[Tutor] Is this a job for zip(), or some other way?

[Gregor Lingl]

Bob Gailer schrieb:

> ....
> >>> apply(zip, [ ('bob', 24, 457), ('mike', 20, 4567), ('steve', 30, 
> 576)])
> [('bob', 'mike', 'steve'), (24, 20, 30), (457, 4567, 576)]
>
>
This works also:

 >>> zip(('bob', 24, 457), ('mike', 20, 4567), ('steve', 30, 576))
[('bob', 'mike', 'steve'), (24, 20, 30), (457, 4567, 576)]

So in your case

 >>> zip(*[ ('bob', 24, 457), ('mike', 20, 4567), ('steve', 30, 576)])
[('bob', 'mike', 'steve'), (24, 20, 30), (457, 4567, 576)]


would also be appropriate.
Gregor

P.S.:

*zip*( 	seq1, ...)

    This function returns a list of tuples, where the i-th tuple
    contains the i-th element from each of the argument sequences.
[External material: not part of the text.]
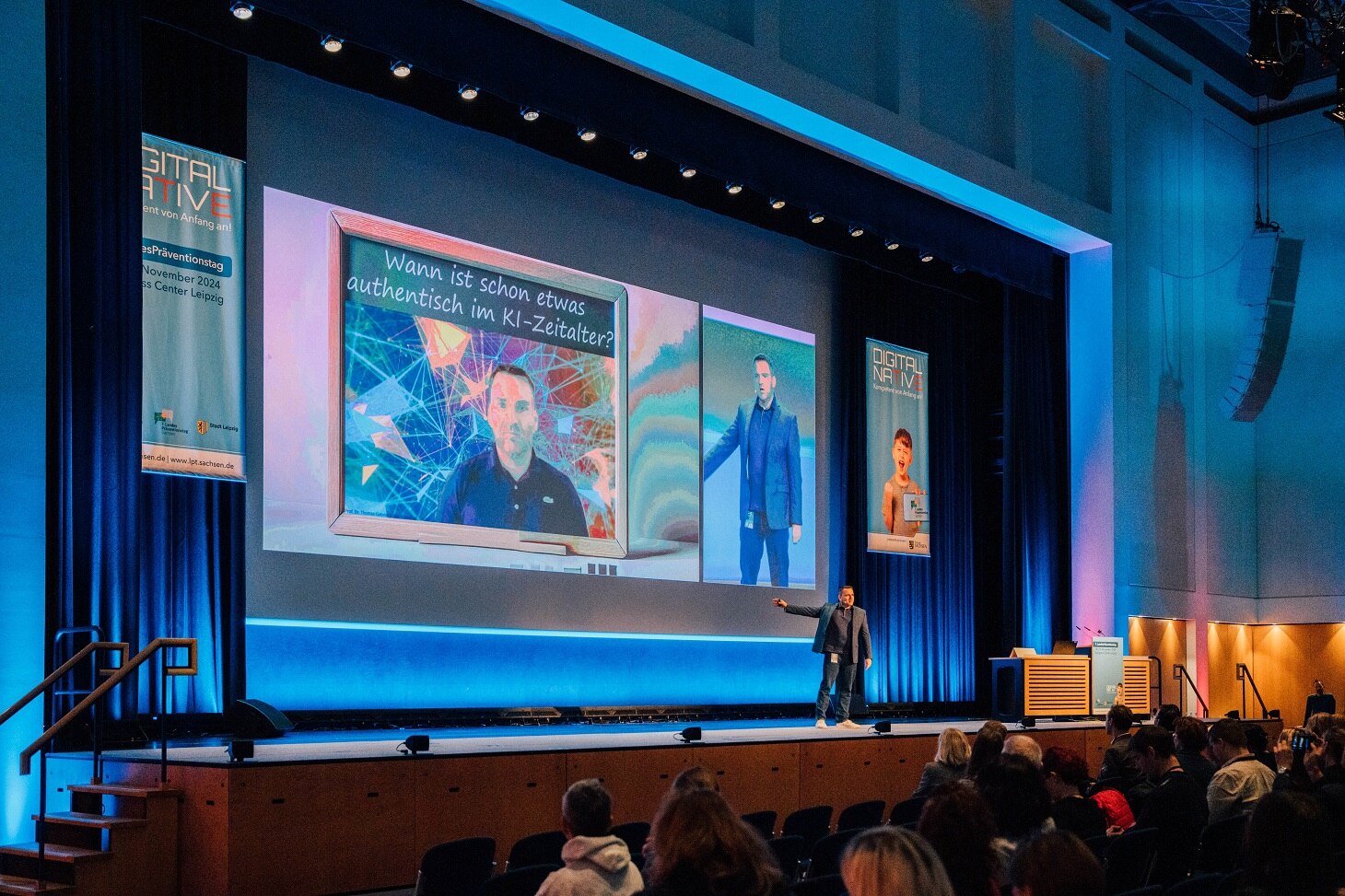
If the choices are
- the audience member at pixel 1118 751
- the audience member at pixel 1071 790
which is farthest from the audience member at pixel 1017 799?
the audience member at pixel 1118 751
At
    least one sequence is required, otherwise a TypeError is raised. The
    returned list is truncated in length to the length of the shortest
    argument sequence. When there are multiple argument sequences which
    are all of the same length, zip() is similar to map() with an
    initial argument of |None|. With a single sequence argument, it
    returns a list of 1-tuples. New in version 2.0.